TEXT SHOWN:
New credit card law provisions
May 27, 2009 by Jean Keener, CFP, CRPC, CFDS · Leave a Comment
The key provisions of the credit card law that Obama signed last Friday, May 22 are below. But first, my two cents …
I’ve heard a lot of talk about how these changes might make it more difficult to get credit and could result in higher fees in general and annual fees in particular for people who are using credit responsibly right now. It’s possible, but I tend to think that these issues were more a result of lobbying by the credit card companies than anything that will come to fruition. There will still be competition for credit card usage, and providers will need to make their cards attractive — especially to those that are the best credit risk. So while it may be harder to find cards with no annual fees, my guess is that a year from now there will still be options available to those with a solid credit history. We’ll have to wait and see, and in the meantime enjoy the increased communication and more reasonable policies from the credit card companies.
On May 22, 2009, President Obama signed the Credit Card Accountability Responsibility and Disclosure Act of 2009 (the Credit CARD Act of 2009).
Amending the Truth in Lending Act, the Credit CARD Act of 2009 requires a creditor on an open end consumer credit plan (credit card) to notify a consumer in writing of any change in the annual percentage rate (APR) on the account at least 45 days prior to the change. The notification shall also inform the consumer of the right to cancel the account before the effective date of the rate increase. If the consumer cancels the account, this action shall not constitute a default on the account, and shall not trigger an obligation to repay the account in full.
Creditors are further prohibited from increasing the annual percentage rate (APR) applicable to an existing balance on an open end consumer credit card account unless specific conditions apply. The APR may be increased only if: (1) the index on which the rate is based changes, (2) it is a promotional rate that has expired, (3) a consumer fails to comply with a hardship workout plan, or (4) the account falls 60 days past due.
What’s more, if a rate increase is due to the consumer falling 60 days past due on the account, the creditor must inform the consumer that the rate increase will be terminated (and the rate restored to what it was before the increase) once the creditor receives the minimum payments due in a timely fashion for six months.
Other features of the Credit CARD Act of 2009 include:
- If different APRs apply to separate portions of an outstanding balance, the amount of any payment beyond the minimum payment due must be applied to that portion of the balance with the highest APR.
- Creditors are required to send statements to consumers at least 21 calendar days before the due date of the next payment.
- Creditors must provide on each billing statement a written disclosure indicating how many months it will take to repay the existing balance if only the minimum payment due is made each month, and what the total cost (principal and interest) of doing so will be. The disclosure must also indicate the total cost of repaying the existing balance due, including principal and interest costs, over 36 months.

STATED PROBLEM A:
Render the segmentation dataset entries as a Markdown table with the columns "No." and "Line," one row per line, skipping blank lines. Leave the pictures out of the table.

Stored data entries
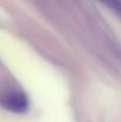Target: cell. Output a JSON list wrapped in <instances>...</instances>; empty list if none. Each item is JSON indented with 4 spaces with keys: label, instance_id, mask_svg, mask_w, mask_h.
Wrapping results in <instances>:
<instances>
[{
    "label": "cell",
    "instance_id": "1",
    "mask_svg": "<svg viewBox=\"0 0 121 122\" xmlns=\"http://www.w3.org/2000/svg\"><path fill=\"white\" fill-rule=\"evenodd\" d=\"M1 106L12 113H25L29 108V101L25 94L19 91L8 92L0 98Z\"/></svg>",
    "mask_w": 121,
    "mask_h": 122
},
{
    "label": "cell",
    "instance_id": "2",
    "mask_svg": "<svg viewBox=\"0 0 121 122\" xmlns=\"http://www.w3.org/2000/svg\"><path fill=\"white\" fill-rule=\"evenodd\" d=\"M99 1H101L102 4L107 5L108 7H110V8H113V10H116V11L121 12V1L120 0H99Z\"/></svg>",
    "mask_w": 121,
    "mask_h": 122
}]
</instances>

STATED PROBLEM B:
In the credit card law article, switch "statements" to "notices" and write out everything from "What’s more, if" down to "the next payment." with that change made.

WRITTEN ANSWER A:
| No. | Line |
|---|---|
| 1 | Target: cell. Output a JSON list wrapped in <instances>...</instances>; empty list if none. Each item is JSON indented with 4 spaces with keys: label, instance_id, mask_svg, mask_w, mask_h. |
| 2 | Wrapping results in <instances>: |
| 3 | <instances> |
| 4 | [{ |
| 5 |     "label": "cell", |
| 6 |     "instance_id": "1", |
| 7 |     "mask_svg": "<svg viewBox=\"0 0 121 122\" xmlns=\"http://www.w3.org/2000/svg\"><path fill=\"white\" fill-rule=\"evenodd\" d=\"M1 106L12 113H25L29 108V101L25 94L19 91L8 92L0 98Z\"/></svg>", |
| 8 |     "mask_w": 121, |
| 9 |     "mask_h": 122 |
| 10 | }, |
| 11 | { |
| 12 |     "label": "cell", |
| 13 |     "instance_id": "2", |
| 14 |     "mask_svg": "<svg viewBox=\"0 0 121 122\" xmlns=\"http://www.w3.org/2000/svg\"><path fill=\"white\" fill-rule=\"evenodd\" d=\"M99 1H101L102 4L107 5L108 7H110V8H113V10H116V11L121 12V1L120 0H99Z\"/></svg>", |
| 15 |     "mask_w": 121, |
| 16 |     "mask_h": 122 |
| 17 | }] |
| 18 | </instances> |

WRITTEN ANSWER B:
What’s more, if a rate increase is due to the consumer falling 60 days past due on the account, the creditor must inform the consumer that the rate increase will be terminated (and the rate restored to what it was before the increase) once the creditor receives the minimum payments due in a timely fashion for six months.
Other features of the Credit CARD Act of 2009 include:
- If different APRs apply to separate portions of an outstanding balance, the amount of any payment beyond the minimum payment due must be applied to that portion of the balance with the highest APR.
- Creditors are required to send notices to consumers at least 21 calendar days before the due date of the next payment.